2 min

Nancy Ruth talks pay equity and committees

I had a chance to talk to Conservative Senator Nancy Ruth this morning, and we talked about the new session of Parliament, and some of the goings on. As the Senator is a major feminist philanthropist and advocate on women's issues, I thought I'd get her take on the contentious issue in the budget around pay equity for women, which the Opposition tends to decry as an "insult to women."

Q: There’s a lot of talk in this budget about the provision around pay equity, and I’m wondering what your perspective is on that, being as women’s issues are your big championing points?
A: What’s been happening, as I understand it, is that the unions have negotiated their deals, and then they go out for pay equity using the court system, and it has been a very slow, and it’s terribly expensive on everybody’s part, and I think the question the government asked is why aren’t the unions doing this when they’re negotiating wages? Why are they leaving women out in that sense? And they would like to see a more efficacious and efficient way to do it, so that’s why they’ve done it. It’s not that they don’t know it’s an issue. But these pay equity issues have been around for decades now – twenty, thirty years. And every government’s had to deal with it in one way or the other, and it has not yet been dealt with, and this is the Conservatives are going to attempt to do it, to make it negotiated through the union agreements.

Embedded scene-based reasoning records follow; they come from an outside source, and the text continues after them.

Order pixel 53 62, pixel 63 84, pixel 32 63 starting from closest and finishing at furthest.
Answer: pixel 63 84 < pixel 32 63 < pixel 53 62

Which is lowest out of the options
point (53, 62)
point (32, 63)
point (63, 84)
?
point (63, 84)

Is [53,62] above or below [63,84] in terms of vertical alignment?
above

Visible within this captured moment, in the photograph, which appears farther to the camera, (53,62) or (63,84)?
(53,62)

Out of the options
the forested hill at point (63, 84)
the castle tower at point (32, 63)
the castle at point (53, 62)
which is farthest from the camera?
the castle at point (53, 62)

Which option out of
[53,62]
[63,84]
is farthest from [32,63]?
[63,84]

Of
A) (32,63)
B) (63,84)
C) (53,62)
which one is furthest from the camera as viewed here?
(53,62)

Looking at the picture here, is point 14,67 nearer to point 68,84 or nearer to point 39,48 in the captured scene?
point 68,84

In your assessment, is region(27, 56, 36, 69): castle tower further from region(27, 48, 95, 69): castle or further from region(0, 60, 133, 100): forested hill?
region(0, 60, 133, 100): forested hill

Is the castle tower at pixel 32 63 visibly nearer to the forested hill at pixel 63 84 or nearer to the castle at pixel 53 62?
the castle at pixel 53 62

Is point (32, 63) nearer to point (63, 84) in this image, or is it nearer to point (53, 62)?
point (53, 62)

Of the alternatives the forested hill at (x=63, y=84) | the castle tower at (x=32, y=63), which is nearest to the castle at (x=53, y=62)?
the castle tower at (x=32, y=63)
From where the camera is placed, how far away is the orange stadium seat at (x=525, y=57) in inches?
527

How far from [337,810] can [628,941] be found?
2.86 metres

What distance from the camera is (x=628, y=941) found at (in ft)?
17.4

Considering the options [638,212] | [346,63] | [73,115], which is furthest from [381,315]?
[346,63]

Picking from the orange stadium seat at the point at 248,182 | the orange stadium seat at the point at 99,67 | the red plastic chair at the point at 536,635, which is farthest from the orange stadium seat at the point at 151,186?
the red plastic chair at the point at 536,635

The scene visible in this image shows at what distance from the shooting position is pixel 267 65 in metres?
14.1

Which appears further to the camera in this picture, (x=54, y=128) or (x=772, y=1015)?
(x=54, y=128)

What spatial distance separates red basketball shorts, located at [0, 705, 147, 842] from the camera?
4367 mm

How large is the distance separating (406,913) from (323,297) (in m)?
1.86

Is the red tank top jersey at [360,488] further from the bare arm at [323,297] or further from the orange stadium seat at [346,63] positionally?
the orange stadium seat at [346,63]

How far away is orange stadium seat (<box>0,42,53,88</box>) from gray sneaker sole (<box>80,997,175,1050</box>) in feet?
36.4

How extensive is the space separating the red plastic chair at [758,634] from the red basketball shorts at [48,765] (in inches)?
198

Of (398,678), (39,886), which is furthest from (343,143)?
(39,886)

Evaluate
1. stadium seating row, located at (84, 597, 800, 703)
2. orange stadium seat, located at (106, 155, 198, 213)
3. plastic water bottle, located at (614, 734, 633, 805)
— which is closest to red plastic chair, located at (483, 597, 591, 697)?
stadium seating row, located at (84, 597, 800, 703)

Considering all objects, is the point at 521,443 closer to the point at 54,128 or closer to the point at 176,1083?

Q: I know they’ve been pointing to precedent in I believe it’s Manitoba and Ontario, where they had legislation brought in, in those provinces, and I’m just wondering how that stacks up, and if you’ve seen the draft legislation they’re proposing to do?
The answer is no and no, and no. But I’m glad to know about it. When I deal with women’s issues, it tends to be more about poverty – the ones who don’t have jobs, rather than pay equity.

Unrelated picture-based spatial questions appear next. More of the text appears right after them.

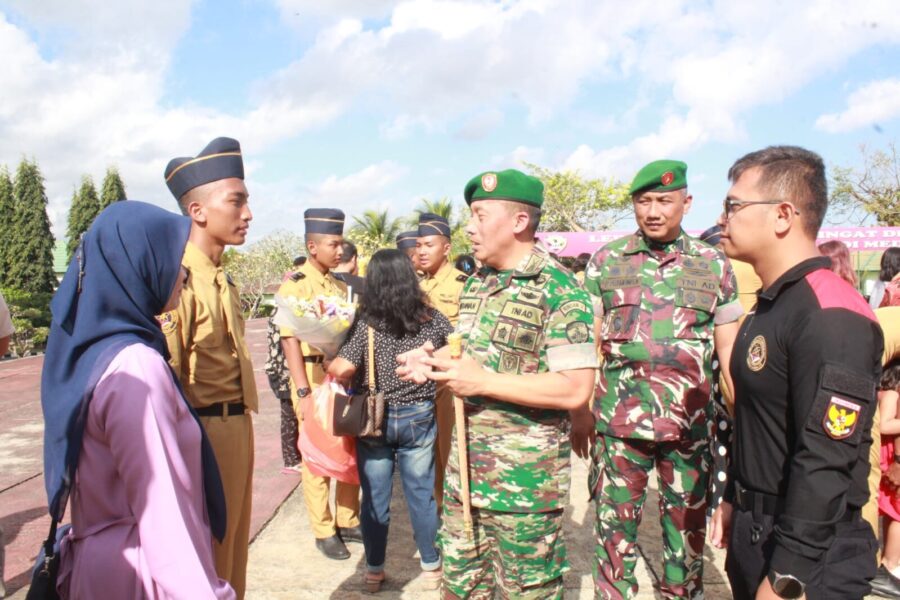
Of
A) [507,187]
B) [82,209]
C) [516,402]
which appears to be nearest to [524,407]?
[516,402]

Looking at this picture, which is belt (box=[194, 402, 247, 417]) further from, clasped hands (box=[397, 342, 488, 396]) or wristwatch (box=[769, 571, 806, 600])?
wristwatch (box=[769, 571, 806, 600])

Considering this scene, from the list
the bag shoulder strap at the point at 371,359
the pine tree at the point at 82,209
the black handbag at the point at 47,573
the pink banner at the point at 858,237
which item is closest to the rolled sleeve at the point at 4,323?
the bag shoulder strap at the point at 371,359

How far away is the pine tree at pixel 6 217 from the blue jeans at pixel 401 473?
1252 inches

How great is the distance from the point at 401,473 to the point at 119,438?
2459 millimetres

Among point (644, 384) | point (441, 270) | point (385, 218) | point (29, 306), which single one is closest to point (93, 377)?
point (644, 384)

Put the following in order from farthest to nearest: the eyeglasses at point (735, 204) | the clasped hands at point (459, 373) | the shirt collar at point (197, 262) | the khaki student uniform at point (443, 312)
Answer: the khaki student uniform at point (443, 312) → the shirt collar at point (197, 262) → the clasped hands at point (459, 373) → the eyeglasses at point (735, 204)

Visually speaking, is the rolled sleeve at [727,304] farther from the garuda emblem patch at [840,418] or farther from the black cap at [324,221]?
the black cap at [324,221]

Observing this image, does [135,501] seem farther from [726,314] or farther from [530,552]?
[726,314]

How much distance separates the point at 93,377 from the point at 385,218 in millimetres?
37303

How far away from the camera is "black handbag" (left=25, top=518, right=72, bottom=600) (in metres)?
1.56

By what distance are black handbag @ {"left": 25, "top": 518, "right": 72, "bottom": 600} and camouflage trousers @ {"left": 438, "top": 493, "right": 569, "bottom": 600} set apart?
1424 millimetres

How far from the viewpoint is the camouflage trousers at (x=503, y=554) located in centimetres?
246

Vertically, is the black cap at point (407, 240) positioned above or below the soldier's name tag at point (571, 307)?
above

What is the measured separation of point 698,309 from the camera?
10.5 feet
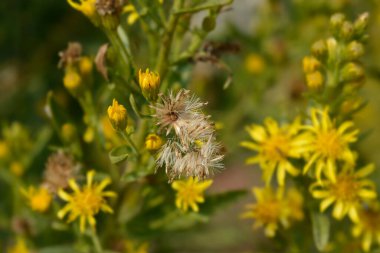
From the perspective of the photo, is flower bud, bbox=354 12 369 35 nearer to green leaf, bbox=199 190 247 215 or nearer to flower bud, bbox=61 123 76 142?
green leaf, bbox=199 190 247 215

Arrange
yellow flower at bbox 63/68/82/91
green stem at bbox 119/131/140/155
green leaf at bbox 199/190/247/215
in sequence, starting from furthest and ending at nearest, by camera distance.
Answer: green leaf at bbox 199/190/247/215 < yellow flower at bbox 63/68/82/91 < green stem at bbox 119/131/140/155

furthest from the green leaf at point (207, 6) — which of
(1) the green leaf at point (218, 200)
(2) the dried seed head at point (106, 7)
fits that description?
(1) the green leaf at point (218, 200)

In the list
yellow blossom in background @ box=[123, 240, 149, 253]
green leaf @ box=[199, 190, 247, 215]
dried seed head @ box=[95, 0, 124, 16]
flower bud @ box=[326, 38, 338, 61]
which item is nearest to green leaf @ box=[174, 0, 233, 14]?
dried seed head @ box=[95, 0, 124, 16]

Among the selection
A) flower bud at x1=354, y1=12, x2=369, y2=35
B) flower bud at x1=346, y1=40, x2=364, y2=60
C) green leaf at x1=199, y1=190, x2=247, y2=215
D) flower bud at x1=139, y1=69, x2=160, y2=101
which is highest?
flower bud at x1=354, y1=12, x2=369, y2=35

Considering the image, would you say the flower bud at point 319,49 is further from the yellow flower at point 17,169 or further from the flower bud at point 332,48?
the yellow flower at point 17,169

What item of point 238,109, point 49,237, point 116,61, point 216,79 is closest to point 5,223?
point 49,237

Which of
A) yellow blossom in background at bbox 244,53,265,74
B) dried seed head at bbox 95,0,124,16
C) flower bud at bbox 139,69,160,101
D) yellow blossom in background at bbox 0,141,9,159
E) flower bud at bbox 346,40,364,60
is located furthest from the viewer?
yellow blossom in background at bbox 244,53,265,74

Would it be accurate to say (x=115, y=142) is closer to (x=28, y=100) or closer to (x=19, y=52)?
(x=28, y=100)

Q: What committees are you on this session?
A: Don’t know yet.

Q: You got eighteen new senators, so that should make things easier on your workload.
A: I hope so. Well it’ll also make better quality work, because I had five committees last year and you just ran, and you didn’t have time to study and brief yourself, so it’ll be better.

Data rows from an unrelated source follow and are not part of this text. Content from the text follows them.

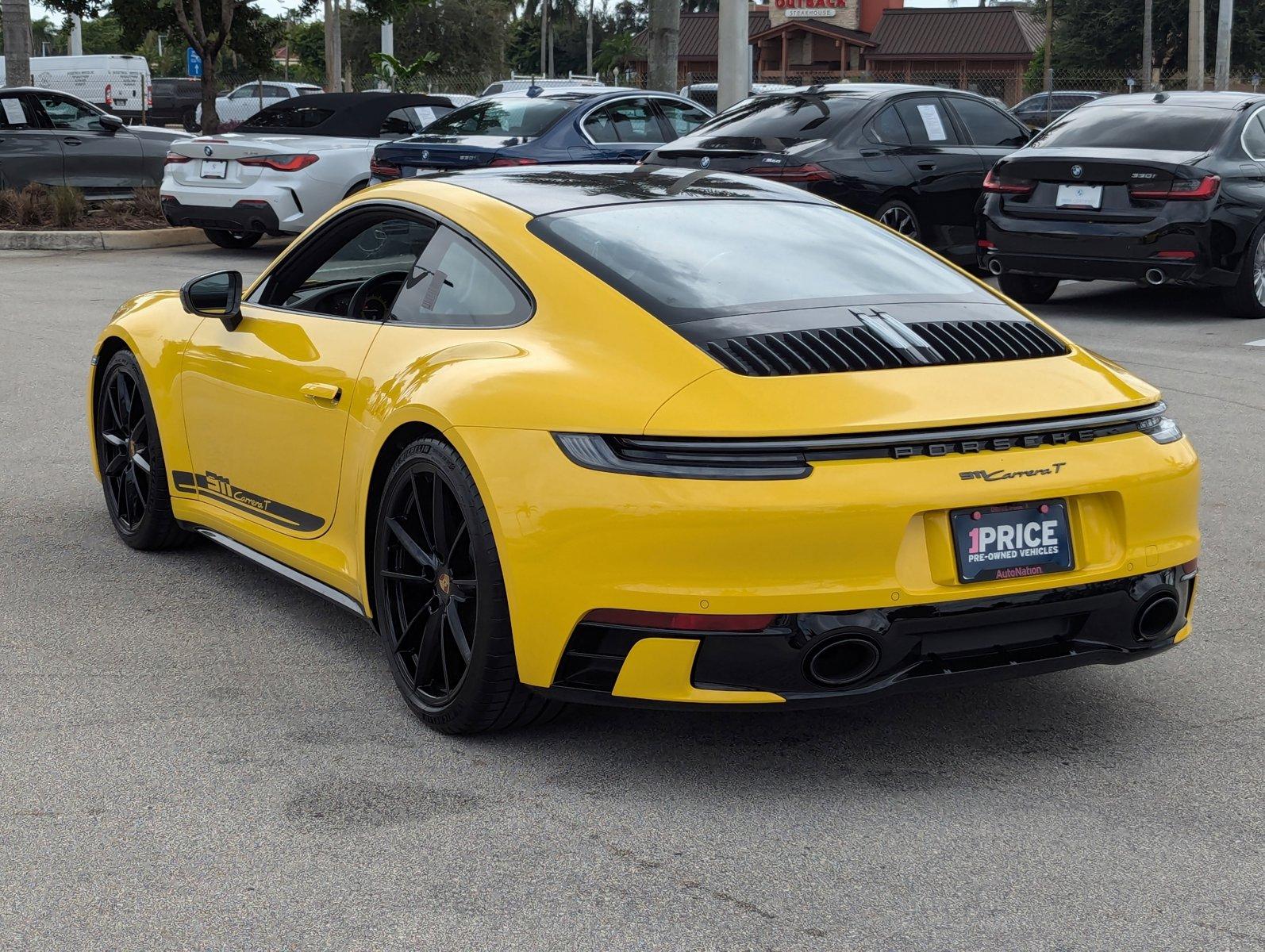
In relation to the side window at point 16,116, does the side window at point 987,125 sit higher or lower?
lower

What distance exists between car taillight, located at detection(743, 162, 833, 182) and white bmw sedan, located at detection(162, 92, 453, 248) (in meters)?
4.81

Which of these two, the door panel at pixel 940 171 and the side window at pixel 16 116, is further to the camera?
the side window at pixel 16 116

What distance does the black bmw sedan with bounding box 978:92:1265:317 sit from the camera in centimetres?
1107

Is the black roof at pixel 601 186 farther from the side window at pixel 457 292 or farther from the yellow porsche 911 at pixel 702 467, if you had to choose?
the side window at pixel 457 292

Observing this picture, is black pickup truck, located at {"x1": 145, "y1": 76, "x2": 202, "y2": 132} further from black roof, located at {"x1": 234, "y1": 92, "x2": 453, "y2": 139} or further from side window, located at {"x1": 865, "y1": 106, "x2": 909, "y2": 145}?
side window, located at {"x1": 865, "y1": 106, "x2": 909, "y2": 145}

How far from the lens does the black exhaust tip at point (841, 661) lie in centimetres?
346

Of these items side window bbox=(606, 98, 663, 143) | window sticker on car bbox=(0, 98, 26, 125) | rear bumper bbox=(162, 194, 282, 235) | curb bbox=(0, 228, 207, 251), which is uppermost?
window sticker on car bbox=(0, 98, 26, 125)

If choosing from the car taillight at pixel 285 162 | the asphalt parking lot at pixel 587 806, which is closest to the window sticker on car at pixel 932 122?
the car taillight at pixel 285 162

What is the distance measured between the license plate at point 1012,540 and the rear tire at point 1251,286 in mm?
8560

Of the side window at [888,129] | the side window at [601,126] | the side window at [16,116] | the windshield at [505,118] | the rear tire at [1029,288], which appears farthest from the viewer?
the side window at [16,116]

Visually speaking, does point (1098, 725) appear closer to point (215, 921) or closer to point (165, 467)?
point (215, 921)

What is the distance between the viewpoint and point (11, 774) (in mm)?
3781

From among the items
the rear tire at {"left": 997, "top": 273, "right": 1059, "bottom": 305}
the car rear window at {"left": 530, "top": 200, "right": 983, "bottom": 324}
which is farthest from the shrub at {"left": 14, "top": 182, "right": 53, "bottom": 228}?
the car rear window at {"left": 530, "top": 200, "right": 983, "bottom": 324}

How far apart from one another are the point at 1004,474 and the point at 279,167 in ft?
41.6
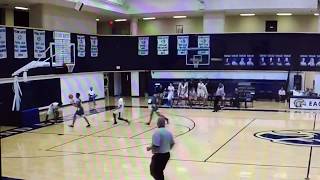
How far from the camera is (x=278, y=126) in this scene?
60.6ft

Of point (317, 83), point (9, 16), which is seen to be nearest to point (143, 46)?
point (9, 16)

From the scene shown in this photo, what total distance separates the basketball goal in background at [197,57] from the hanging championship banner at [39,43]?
35.4 feet

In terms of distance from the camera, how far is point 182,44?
30.3 metres

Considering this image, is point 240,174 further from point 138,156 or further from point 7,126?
point 7,126

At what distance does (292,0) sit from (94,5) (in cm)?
1354

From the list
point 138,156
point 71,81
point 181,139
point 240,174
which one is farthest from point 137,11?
point 240,174

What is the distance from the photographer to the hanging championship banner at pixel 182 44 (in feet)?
Result: 99.1

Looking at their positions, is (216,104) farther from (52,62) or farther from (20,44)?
(20,44)

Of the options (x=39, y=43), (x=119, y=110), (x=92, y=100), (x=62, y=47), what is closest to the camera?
(x=119, y=110)

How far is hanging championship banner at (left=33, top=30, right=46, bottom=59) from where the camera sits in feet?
75.6

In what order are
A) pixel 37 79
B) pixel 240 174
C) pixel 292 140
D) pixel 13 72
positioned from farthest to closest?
1. pixel 37 79
2. pixel 13 72
3. pixel 292 140
4. pixel 240 174

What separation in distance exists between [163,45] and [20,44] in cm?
1180

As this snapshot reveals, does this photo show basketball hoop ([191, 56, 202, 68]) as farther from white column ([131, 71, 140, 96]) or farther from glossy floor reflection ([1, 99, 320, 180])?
glossy floor reflection ([1, 99, 320, 180])

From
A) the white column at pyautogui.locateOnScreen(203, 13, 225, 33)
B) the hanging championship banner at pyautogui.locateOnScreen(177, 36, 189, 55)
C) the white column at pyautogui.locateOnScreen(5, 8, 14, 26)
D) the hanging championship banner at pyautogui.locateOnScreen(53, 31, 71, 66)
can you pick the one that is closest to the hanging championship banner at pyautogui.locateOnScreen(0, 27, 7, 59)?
the hanging championship banner at pyautogui.locateOnScreen(53, 31, 71, 66)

Q: Which ones are you hoping you’ll stay on?
A: Finance and Social Affairs. We’re making a deal about who’s going to chair Internal Economy. It usually goes to the party in power, and the Liberals don’t want to turn it over. I think they’re afraid of cuts – I don’t know what they’re afraid of, we haven’t said anything. But they’re just being stubborn and it’s foolish because they will be government within a decade, say, so they’ll get it back, who cares. I mean everybody know that they’re got to be slimming and trimming.

Q: Even the Liberals will admit that.
A: So we’re going to have votes on it in the Senate. Evidently half the Liberals are ‘sure, let them have it,’ and the other half is like ‘No way! We want a written agreement that when we’re back in power, we’ll get that.’ God, I hate those silly games. So there will be no committees until that’s dealt with, which is too bad.